- _Aim_
Write out every line of the listing below as a numbered list, skipping blank lines and leaving the pictures out.

>> Begin Entries supplied

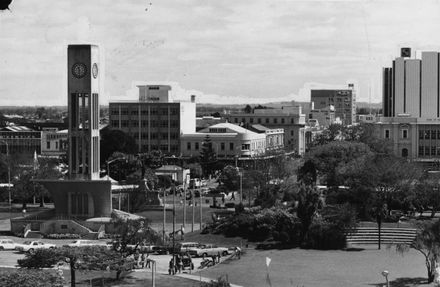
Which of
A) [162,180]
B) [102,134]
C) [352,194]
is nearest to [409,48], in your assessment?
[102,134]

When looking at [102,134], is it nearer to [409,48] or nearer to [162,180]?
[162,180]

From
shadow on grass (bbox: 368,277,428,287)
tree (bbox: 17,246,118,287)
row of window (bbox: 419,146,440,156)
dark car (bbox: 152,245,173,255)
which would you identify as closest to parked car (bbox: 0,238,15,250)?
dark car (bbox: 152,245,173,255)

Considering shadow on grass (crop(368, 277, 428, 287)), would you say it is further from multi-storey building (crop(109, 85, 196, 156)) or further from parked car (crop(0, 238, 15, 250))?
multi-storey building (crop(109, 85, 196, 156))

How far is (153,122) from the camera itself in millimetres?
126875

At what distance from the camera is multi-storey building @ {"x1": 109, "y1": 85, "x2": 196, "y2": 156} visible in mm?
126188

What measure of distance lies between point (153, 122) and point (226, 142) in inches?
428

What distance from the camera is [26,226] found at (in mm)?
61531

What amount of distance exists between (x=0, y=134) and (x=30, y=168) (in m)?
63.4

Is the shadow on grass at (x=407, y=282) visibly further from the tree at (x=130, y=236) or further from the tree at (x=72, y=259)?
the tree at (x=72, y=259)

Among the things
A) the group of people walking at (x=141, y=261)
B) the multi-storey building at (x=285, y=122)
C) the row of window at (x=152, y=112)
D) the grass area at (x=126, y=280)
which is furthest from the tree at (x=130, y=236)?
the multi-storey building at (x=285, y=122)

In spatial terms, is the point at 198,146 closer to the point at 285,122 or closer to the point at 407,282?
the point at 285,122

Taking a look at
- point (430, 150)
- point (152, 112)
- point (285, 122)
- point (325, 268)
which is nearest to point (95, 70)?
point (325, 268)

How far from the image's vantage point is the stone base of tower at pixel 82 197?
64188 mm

>> End Entries supplied

- _Solution_
1. Which of
2. A) [162,180]
3. B) [102,134]
4. C) [352,194]
5. is nearest to [409,48], in your assessment?
6. [102,134]
7. When looking at [102,134], is it nearer to [409,48] or nearer to [162,180]?
8. [162,180]
9. From
10. shadow on grass (bbox: 368,277,428,287)
11. tree (bbox: 17,246,118,287)
12. row of window (bbox: 419,146,440,156)
13. dark car (bbox: 152,245,173,255)
14. which would you identify as closest to parked car (bbox: 0,238,15,250)?
15. dark car (bbox: 152,245,173,255)
16. Considering shadow on grass (crop(368, 277, 428, 287)), would you say it is further from multi-storey building (crop(109, 85, 196, 156)) or further from parked car (crop(0, 238, 15, 250))?
17. multi-storey building (crop(109, 85, 196, 156))
18. How far is (153,122) from the camera itself in millimetres?
19. 126875
20. At what distance from the camera is multi-storey building @ {"x1": 109, "y1": 85, "x2": 196, "y2": 156} visible in mm?
21. 126188
22. What measure of distance lies between point (153, 122) and point (226, 142) in inches?
23. 428
24. What distance from the camera is [26,226] found at (in mm)?
25. 61531
26. What amount of distance exists between (x=0, y=134) and (x=30, y=168) (in m)?
27. 63.4
28. Is the shadow on grass at (x=407, y=282) visibly further from the tree at (x=130, y=236) or further from the tree at (x=72, y=259)?
29. the tree at (x=72, y=259)
30. Among the things
31. A) the group of people walking at (x=141, y=261)
32. B) the multi-storey building at (x=285, y=122)
33. C) the row of window at (x=152, y=112)
34. D) the grass area at (x=126, y=280)
35. which is furthest from the tree at (x=130, y=236)?
36. the multi-storey building at (x=285, y=122)
37. In spatial terms, is the point at 198,146 closer to the point at 285,122 or closer to the point at 407,282?
38. the point at 285,122
39. Taking a look at
40. - point (430, 150)
41. - point (152, 112)
42. - point (285, 122)
43. - point (325, 268)
44. which is nearest to point (95, 70)?
45. point (325, 268)
46. How far from the image's vantage point is the stone base of tower at pixel 82 197?
47. 64188 mm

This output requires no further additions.